Стоящий ко мне спиной демон успел только руками всплеснуть, я свернул ему шею и выхватил его меч. Второй с ужасом взглянул на меня, и у него не хватило реакции, чтобы даже положить руку на навершие меча. Ещё один лег с тихим криком у моих ног.

— За мной, — скомандовал я, выглядывавшей из укрытия, Эмме.
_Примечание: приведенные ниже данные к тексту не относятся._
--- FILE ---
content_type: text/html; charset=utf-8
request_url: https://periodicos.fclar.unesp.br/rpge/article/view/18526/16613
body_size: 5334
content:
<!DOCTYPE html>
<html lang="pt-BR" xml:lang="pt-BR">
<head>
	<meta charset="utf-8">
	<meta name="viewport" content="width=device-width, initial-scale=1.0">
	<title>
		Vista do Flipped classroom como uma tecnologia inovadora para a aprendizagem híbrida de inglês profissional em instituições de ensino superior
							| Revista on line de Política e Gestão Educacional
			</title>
Они тенью следовали за мной по мрачным коридорам тюрьмы великого Сатаны: неприступной и неуязвимой, откуда невозможно сбежать. Я вновь выглянул в уже последний коридор перед спасительным выходом. Десять охранников перед выходом и двое диспетчеров. Прикрытия не было, я должен был взять их врасплох. За моей спиной была Эмма, и я всё сделаю для того, чтобы она не пострадала. Я почувствовал, как меч «запел» в моих руках, я чувствовал, как сталь взывала и прикрыл глаза, настраиваясь на битву, просчитывая в голове угол и интенсивность атаки. Секунда замешательства. Однако когда я открыл глаза, уже знал, что будет.